_EXERCISES:_
(1) In the passage on photonics chips, which department is Hossam Shoman a PhD student in?
(2) Translate this sentence from the passage on photonics chips into Spanish: "This means better on-chip real estate management in devices, resulting in smaller devices without sacrificing performance."
(3) Set down, word for word, the part of the passage on photonics chips that opens with the words containing "Hossam is part" and closes with "without sacrificing performance.".
====== PASSAGE SHOWN ======
Imagine standing in a checkout line at a store with 10 other people, waiting for one cashier to serve you. Now imagine how much faster it would be if there were 10 cashiers available. Similarly, the operation of a silicon electrical chip can be substantially improved by introducing photonics: more information is routed using photonics wires on chip allowing information to be processed more efficiently compared to traditional copper electrical wires.
“Instead of serving one customer at a time, you’re serving 10 customers at the same time,” explains Hossam Shoman, a PhD student in the Department of Electrical and Computer Engineering. “The multiplexing of frequencies that make up light makes it faster because you’re sending more information at once.”
Hossam is part of a research team, which includes ECE graduate Hasitha Jayatilleka and professors Lukas Chrostowski and Sudip Shekhar, that recently designed an integrated element that can monitor light precisely and control it on a chip using just a single element. This means better on-chip real estate management in devices, resulting in smaller devices without sacrificing performance.
====== DATA LISTING ======
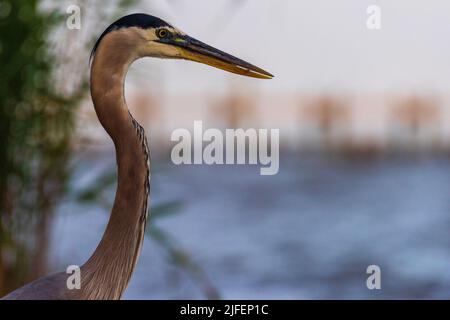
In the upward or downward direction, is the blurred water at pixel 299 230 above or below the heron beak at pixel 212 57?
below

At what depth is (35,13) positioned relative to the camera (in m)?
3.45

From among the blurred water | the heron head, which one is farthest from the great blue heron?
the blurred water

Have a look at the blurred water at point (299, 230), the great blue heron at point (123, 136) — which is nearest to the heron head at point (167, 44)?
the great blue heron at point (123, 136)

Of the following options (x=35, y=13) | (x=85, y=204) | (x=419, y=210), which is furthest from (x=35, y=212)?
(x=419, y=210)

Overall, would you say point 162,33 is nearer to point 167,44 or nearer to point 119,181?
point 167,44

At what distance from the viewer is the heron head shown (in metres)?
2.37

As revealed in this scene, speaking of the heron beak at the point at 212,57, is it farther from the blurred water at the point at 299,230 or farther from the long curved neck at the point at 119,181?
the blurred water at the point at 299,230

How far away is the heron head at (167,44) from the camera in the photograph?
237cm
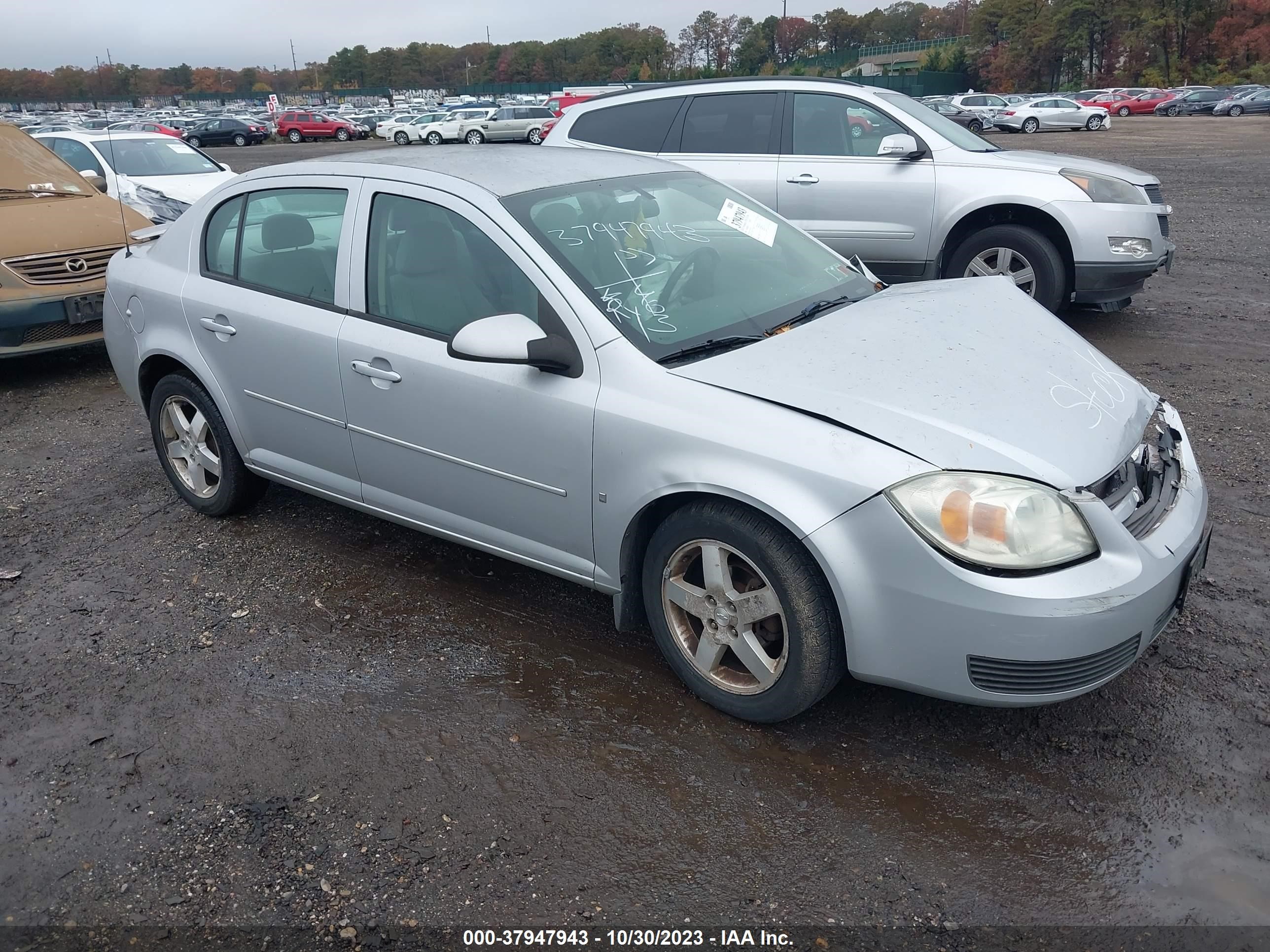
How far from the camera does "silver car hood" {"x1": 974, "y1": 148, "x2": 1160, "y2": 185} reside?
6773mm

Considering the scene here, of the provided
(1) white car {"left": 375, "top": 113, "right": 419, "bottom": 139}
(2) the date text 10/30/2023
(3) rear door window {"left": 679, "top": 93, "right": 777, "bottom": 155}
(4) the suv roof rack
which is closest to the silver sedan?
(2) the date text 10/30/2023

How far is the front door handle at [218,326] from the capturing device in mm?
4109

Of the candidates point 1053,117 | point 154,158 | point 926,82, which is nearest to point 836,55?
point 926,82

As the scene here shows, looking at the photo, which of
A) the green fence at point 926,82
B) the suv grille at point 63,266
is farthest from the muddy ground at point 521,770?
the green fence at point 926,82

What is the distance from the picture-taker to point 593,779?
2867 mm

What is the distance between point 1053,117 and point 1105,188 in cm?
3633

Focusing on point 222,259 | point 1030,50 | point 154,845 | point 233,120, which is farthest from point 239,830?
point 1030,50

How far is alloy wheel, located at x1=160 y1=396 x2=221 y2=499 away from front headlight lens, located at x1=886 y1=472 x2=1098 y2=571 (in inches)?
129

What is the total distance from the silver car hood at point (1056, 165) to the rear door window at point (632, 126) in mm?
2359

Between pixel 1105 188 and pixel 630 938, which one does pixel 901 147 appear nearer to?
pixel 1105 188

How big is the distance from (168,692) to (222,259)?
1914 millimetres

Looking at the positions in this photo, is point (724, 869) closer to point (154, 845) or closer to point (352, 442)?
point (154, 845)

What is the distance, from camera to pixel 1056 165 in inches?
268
======
_TASK-BY-TASK OUTPUTS:_
(1) The Department of Electrical and Computer Engineering.

(2) Esto significa una mejor gestión del espacio en el chip de los dispositivos, lo que da como resultado dispositivos más pequeños sin sacrificar el rendimiento.

(3)
Hossam is part of a research team, which includes ECE graduate Hasitha Jayatilleka and professors Lukas Chrostowski and Sudip Shekhar, that recently designed an integrated element that can monitor light precisely and control it on a chip using just a single element. This means better on-chip real estate management in devices, resulting in smaller devices without sacrificing performance.